1. Forget the Anthropocene, for now, we are still in the Holocene.
In early March 2024 the journal Science confirmed that a panel of over 20 geologists voted against a proposal to end the current span of geological time Holocene, which began 11,700 years ago at the end of the last ice age, and inaugurate a new geological era, the Anthropocene.
Some scientists, and geographers, have stated that from the dawn of the industrial age, a new geological time had emerged when the influence of humans on the planet, mainly through climate change, was overwhelming. However, the International Commission on Stratigraphy (ICS), the body that governs the geological timescale, has said otherwise.
Opponents of the proposal to identify the Anthropocene do not doubt the enormous impact that human influence is having on the planet. However, some felt the proposed marker of the new era - the 10cm of sediment from Crawford Lake in Canada that has captured the global surge in fossil fuel burning, fertilizer use, and atomic bomb fallout that began in the 1950s, was not definitive enough.
Others have questioned whether it is even possible to assign one date to the start of humanity’s planetary influence. Others could include the rise of agriculture, or the significant changes that followed European encroachment on the New World. Why not choose those?
Those who support the concept of the Anthropocene will now have to wait for a decade before the proposal can be considered again. The ICS has instituted such a ‘cooling-off period’, because of the furious debates there have been in the recent past. For example, there was debate in the past over the boundary between the Pliocene and Pleistocene, and whether the Quaternary era - our current geologic period - should exist at all.
No doubt many academics and others will continue to express the view that the Anthropocene should be recognised in geological timescales. They argue that there is no going back to where the planet was 100 years ago - the Earth system changes that indicate the Anthropocene are irreversible.
2. The formation of the Himalayas
In January 2024, Science also highlighted new thoughts on the creation of the Himalayan Mountain chain.
The consensus of how the Himalayas were formed is that they are result of the Indian plate moving north and colliding with the more static Eurasian plate. This process began between 60 and 55 million years ago. As the two plates collided, sedimentary materials between them, laid down in the so-called Sea of Tethys, were folded upwards to form the mountains. The reason why the Indian plate moved was initially attributed to convection currents moving from south to north, but many now state it was due to the process known as slab pull whereby the older rocks of the descending plate ‘pulls’ the newer rocks behind it – rather like pulling a tablecloth off a table (as against trying to push the cloth).
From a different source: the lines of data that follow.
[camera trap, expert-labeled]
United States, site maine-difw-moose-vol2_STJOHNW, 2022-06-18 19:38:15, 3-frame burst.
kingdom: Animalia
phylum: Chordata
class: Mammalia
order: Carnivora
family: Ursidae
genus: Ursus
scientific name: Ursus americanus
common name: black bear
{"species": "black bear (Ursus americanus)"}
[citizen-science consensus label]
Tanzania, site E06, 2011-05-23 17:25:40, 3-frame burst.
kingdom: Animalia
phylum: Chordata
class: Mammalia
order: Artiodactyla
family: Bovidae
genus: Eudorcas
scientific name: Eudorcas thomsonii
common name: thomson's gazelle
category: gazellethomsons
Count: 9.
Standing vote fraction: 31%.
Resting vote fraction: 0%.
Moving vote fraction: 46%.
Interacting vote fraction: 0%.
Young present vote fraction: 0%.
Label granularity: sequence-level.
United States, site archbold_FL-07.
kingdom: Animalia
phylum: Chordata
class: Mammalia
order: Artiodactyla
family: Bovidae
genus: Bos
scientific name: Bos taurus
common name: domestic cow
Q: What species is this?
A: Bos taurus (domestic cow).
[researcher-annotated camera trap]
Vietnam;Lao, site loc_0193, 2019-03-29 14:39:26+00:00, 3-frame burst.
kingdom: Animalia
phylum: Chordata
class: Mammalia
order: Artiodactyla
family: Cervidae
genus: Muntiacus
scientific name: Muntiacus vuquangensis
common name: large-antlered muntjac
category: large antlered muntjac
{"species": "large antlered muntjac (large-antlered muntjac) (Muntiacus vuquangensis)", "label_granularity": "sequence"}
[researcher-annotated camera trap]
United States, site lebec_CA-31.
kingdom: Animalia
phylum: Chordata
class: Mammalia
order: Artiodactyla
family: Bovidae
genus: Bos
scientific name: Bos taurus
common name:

The term subduction is given to this downward movement. It has also been suggested in the case of this region that the original descending slab has broken off from the main descending plate. But this then begs the question – what is causing the current level of movement? Enter the journal Science….
Continental tectonic plates, like the Indian plate, are relatively buoyant, so they do not easily sink, or subduct, into the mantle during collisions. Some scientists believe the Indian Plate resists plunging into the mantle and continues to slide horizontally under Tibet. Others suggest the most buoyant part of the Indian Plate crumples like a rug along the front edge of the collision zone, making it easier for the lower half of the plate to sink, or subduct.
A new analysis of seismic waves travelling beneath Tibet and gases, such as helium-3, rising to the surface points to another possibility - one that in effect splits the difference between these two scenarios. Part of the Indian Plate appears to be ‘delaminating’ as it slides under the Eurasian Plate, with the dense lower part peeling, or tearing away from the top, as if the upper and lower parts were being separated as in the undoing of a zip (see diagram).

It is likely that the difference in subduction speeds along the Indian/Eurasian ‘front’ has tugged the Indian Plate in multiple directions. Scientists have proposed many possible tears, both horizontally and vertically, in recent years. A recent analysis based on a set of earthquake waves points to a tear on the western edge of the delaminated slab. West of the proposed break, the bottom of the Indian Plate appears to be some 200km deep, suggesting it is still intact; to the east, where the slab splits in two, mantle rock is flowing into the ‘gap’ at a depth of approximately 100km.
The key message here for both topics, is that nothing is set in stone, pardon the pun.